**TEXT SECTION**
◇ ◇ ◇ ◇ ◇ ◇ ◇
A sensible correction to this circumstance should be to reduce the dominance of design studios in architectural education, making them part of a more balanced whole, as opposed to occupying the central position they do today.

The supremacy of design studios in architectural education is worth questioning, especially in the earliest stages of schooling, when students likely know very little about buildings but are asked to design them anyway. While learning by doing is an especially effective social teaching method among students who will eventually become colleagues, this knowledge gap can breed a culture that favors individual expression over pragmatic solutions, eventually leading to a detrimental divide between the people who design buildings and the people who use them.

Via PORTFOLIO DESIGN & DEVELOPMENT FOR ADMISSION TO SCHOOLS OF ARCHITECTURE

In those early stages, design studios tend to begin with abstract modeling and drawing exercises before moving on to the design of theoretical buildings. While these initial exercises are indispensable to an architect’s early education, foregrounding them at the expense of more practical, building-oriented topics seems unreasonable at a point when many students don’t even know what’s inside the walls of their own homes. As these students will necessarily compete with each other, the risk is that — facing a lack of any real building knowledge — whimsical flourish becomes their cultural currency when designing.

This circumstance doesn’t last forever, of course. Student architects eventually become practicing architects, fully versed in the technical, theoretical and practical context of their creations. But first impressions are powerful. Forced to outdo one another before fully understanding what they’re tasked to create, the consistent reliance on design studios over any other type of learning risks engendering a lifelong desire in students to value intrinsic judgment over empirical reasoning. Such a preference may be the central problem in a system decried by Steven Bingler and Martin C. Pedersen, who, in a 2014 op-ed in the New York Times, wrote: “We’ve taught generations of architects to speak out as artists, but we haven’t taught them how to listen.”
◇ ◇ ◇ ◇ ◇ ◇ ◇
**SOURCE DATA**

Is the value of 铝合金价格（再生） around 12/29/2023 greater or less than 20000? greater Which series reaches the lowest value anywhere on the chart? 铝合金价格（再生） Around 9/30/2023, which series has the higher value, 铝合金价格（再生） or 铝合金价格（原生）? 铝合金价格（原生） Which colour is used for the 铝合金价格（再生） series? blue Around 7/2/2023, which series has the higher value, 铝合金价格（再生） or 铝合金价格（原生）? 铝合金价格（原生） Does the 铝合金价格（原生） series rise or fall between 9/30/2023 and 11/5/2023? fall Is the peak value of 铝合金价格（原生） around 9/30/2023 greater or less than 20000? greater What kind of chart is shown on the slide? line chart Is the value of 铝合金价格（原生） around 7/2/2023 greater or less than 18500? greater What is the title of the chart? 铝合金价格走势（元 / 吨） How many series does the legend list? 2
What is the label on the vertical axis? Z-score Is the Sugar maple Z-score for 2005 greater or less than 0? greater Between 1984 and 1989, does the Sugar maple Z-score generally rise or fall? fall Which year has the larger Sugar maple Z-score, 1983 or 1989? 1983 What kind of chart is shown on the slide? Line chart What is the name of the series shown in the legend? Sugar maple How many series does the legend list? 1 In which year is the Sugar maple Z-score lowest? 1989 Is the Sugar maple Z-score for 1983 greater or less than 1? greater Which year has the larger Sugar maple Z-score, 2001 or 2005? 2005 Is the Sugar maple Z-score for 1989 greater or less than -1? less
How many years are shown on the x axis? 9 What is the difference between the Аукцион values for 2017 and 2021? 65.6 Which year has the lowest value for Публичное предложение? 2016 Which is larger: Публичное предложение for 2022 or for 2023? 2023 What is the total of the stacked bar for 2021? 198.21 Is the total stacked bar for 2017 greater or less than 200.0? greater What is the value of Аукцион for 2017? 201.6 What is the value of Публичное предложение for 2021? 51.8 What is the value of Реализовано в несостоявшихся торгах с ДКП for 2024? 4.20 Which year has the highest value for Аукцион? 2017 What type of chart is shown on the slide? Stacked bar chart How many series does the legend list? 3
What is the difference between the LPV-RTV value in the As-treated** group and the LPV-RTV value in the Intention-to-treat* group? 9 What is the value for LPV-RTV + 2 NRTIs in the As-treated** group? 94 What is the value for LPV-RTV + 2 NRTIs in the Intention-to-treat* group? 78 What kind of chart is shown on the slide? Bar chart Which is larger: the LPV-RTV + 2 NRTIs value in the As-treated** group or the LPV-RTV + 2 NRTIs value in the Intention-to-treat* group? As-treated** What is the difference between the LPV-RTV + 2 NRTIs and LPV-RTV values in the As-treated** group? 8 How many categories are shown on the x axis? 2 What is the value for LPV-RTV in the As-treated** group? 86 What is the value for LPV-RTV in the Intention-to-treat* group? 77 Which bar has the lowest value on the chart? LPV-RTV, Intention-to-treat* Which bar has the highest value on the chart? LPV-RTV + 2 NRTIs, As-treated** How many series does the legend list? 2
◇ ◇ ◇ ◇ ◇ ◇ ◇
**TASK TO CARRY OUT**
For each statement below, say yes or no to whether it agrees with the text on design studios in architectural education, and quote the words of the text that decide it. 1. The op-ed by Steven Bingler and Martin C. Pedersen ran in the New York Times in 2014. 2. The text calls the initial abstract modeling and drawing exercises dispensable in an architect's early education. 3. The text says student architects remain unfamiliar with the technical context of their work throughout their careers. The lines have nothing to do with the text on design studios in architectural education.

**SOLUTION TO THIS EXERCISE**
1. Yes: "in a 2014 op-ed in the New York Times"
2. No: "these initial exercises are indispensable to an architect’s early education"
3. No: "Student architects eventually become practicing architects, fully versed in the technical, theoretical and practical context of their creations."